Addressing class imbalance in YOLO object detection when dealing with varying numbers of boxes per class in an image requires careful consideration. Here are some techniques you can try:

  1. Weighted Loss: Assign different weights to the loss function based on the number of boxes per class in each image. For example, you can weight the loss contribution of each box by the inverse of the number of boxes for its corresponding class in the image. This gives more importance to the boxes of the minority classes and helps balance the impact of different class instances during training.

  2. IoU Thresholding: Set a higher Intersection over Union (IoU) threshold for positive detections of the majority class. This means that even if an image contains multiple boxes for the majority class, only the box with the highest IoU with the ground truth will be considered as a positive detection. This way, the model focuses on the most accurate and representative detection for that class, reducing the dominance of multiple detections in the training process.

  3. Class-Specific Sampling: During mini-batch creation, ensure that each mini-batch contains a balanced representation of different classes. You can achieve this by dynamically adjusting the sampling probability of each class based on its number of boxes in the image. This ensures that each class has a fair chance of being sampled in the mini-batch, regardless of the number of boxes present.

  4. Data Augmentation: Apply data augmentation techniques specifically targeted at balancing the number of boxes per class. For example, you can introduce augmentation strategies that duplicate or replicate boxes of minority classes to increase their representation. This helps create a more balanced dataset and allows the model to learn from a variety of examples.

  5. Progressive Sampling: Implement a progressive sampling strategy where you start training with a subset of the data that balances the class distribution. As the training progresses, gradually introduce more samples with imbalanced class distributions to further fine-tune the model’s ability to handle such cases.

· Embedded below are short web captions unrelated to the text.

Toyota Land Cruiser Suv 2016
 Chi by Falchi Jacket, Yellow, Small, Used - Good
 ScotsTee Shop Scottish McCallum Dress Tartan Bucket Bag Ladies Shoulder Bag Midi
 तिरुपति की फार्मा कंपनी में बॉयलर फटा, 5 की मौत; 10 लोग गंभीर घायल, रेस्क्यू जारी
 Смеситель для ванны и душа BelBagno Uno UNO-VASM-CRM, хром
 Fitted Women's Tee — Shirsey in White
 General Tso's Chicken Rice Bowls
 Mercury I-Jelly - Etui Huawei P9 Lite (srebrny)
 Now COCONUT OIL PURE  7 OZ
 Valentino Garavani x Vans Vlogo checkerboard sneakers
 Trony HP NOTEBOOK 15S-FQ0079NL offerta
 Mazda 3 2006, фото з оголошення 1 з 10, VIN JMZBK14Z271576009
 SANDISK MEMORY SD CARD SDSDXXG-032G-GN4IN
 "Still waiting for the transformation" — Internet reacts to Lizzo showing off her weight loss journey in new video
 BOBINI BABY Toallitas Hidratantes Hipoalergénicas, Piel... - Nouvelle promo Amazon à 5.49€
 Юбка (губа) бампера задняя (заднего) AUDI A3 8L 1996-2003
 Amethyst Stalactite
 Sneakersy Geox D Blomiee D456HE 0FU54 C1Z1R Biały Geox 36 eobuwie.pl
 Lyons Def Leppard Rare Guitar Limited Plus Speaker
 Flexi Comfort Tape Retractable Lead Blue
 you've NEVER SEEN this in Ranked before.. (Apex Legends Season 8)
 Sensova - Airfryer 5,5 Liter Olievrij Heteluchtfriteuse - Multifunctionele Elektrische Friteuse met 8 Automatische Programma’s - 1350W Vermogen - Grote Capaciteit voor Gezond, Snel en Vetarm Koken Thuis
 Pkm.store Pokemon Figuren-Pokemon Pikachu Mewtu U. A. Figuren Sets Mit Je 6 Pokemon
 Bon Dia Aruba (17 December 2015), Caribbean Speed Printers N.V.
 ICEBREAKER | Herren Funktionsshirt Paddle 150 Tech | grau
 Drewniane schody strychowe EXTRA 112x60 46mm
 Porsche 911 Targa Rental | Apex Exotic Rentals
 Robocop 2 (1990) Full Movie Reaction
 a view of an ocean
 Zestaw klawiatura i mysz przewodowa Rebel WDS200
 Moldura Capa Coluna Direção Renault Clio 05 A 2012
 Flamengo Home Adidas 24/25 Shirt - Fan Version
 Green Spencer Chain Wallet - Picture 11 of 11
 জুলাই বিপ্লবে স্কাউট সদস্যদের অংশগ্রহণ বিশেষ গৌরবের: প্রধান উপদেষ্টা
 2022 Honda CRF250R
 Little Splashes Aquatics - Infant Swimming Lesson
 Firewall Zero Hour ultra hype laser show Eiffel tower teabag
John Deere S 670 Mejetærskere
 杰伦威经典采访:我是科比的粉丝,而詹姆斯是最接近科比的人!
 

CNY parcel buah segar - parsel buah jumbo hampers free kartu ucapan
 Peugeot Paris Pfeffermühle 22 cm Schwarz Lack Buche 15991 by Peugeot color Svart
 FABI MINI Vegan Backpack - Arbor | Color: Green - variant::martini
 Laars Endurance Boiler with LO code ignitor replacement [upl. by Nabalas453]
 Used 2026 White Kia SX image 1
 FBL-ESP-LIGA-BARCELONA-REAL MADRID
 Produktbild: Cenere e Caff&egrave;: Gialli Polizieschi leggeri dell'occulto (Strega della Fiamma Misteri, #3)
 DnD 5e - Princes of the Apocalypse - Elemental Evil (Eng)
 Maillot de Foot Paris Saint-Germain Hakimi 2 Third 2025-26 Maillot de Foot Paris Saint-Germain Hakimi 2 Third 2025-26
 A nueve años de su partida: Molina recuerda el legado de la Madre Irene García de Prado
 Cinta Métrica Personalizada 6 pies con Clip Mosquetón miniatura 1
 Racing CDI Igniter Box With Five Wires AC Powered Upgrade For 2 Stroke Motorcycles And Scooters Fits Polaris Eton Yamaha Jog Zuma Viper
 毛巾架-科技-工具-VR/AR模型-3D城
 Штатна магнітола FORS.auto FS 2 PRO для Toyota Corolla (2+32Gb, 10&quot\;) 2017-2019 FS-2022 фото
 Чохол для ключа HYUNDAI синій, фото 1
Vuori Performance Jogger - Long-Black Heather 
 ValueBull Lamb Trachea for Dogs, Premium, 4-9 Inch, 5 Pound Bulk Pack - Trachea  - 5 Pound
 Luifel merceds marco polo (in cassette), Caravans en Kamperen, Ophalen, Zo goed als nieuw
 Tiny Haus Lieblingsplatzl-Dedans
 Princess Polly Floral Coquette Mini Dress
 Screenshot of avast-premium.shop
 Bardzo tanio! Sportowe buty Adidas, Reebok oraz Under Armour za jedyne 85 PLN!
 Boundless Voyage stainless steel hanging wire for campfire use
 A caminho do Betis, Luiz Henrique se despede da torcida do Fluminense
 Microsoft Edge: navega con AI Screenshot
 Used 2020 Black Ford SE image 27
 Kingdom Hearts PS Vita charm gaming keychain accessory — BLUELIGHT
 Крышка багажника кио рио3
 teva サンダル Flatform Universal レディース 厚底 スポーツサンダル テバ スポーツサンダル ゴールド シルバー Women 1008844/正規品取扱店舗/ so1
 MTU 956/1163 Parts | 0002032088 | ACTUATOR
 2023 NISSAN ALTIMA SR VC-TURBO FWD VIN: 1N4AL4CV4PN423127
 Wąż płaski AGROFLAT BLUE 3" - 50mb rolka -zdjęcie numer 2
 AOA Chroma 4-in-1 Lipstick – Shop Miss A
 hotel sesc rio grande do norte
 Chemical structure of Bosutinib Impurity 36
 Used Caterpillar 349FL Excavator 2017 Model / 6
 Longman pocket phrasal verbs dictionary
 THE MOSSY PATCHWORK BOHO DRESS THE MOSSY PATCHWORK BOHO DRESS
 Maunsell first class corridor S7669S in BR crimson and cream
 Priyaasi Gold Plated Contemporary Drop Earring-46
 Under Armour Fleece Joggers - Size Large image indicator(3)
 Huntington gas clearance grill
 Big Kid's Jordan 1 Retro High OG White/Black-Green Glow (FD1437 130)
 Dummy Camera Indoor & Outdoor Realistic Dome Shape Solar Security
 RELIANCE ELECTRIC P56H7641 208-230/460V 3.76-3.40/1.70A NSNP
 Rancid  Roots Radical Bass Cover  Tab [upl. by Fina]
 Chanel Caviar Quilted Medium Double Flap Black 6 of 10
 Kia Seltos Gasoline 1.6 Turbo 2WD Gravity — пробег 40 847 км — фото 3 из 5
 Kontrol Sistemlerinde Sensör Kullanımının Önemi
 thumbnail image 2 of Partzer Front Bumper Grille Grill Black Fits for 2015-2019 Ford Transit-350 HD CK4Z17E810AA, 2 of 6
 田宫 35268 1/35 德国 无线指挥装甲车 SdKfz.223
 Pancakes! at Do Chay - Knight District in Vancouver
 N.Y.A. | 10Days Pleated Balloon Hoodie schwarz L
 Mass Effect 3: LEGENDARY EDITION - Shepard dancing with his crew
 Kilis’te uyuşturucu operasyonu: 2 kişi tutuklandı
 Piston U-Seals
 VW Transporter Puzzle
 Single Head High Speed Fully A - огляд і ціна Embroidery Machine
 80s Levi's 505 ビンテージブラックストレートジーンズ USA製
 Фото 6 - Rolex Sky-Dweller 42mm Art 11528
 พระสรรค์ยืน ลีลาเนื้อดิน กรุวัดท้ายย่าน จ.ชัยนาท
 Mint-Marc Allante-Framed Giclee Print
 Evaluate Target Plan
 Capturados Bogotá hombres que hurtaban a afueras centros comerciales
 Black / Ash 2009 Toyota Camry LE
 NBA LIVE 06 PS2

It’s important to experiment with these techniques, either individually or in combination, and monitor the model’s performance on the minority and majority classes. Evaluating the model’s accuracy, precision, recall, and F1 scores for each class can help determine the effectiveness of the chosen approach and guide further adjustments if necessary.

+1 what they/them said :nerd_face:

2 Likes

Hello, can I know how did you do caries annotation, because you mention at one place you mentioned it as a background and another places as objective part of your image which is why the model couldn’t classify it in separate classes. actually as caries only as one class again requires numerous notation of x-ray imaging.

1 Like

Hi, actually I have a friend who is a dental radiology specialist. he helped me with the data annotations.

if you feel trusting, you can share with me the annotation, I am a dentist. the reason why I felt your model is confusing might be because even if take considering only x-ray features, any diagnosis say it might be caries, abscess or any other lesions, will always have a combination of features to give a provisional diagnosis.

Also I feel training a dental radiographic imaging to come to a diagnosis would still be not accurate as in dentistry even caries has many classifies and then sub-classifier or combination of two. So to make it a binary classifier will always lead you to run in wide jungle searching for the fruit under the pile of muddled lake.

first the input for these diagnosis need to be appropriate for the model to be able to understand, so it can read or understand any variation, that is where @ai_curious mentioned about data augmentation. Data augmentation is actually explained in tensor flow course, which I would highly suggest anyone to do as it clear more and more about model training, data training.

Hope it helps.

Regards
DP

Okay, if you are interested in this project please inbox me. I think we can work on it together.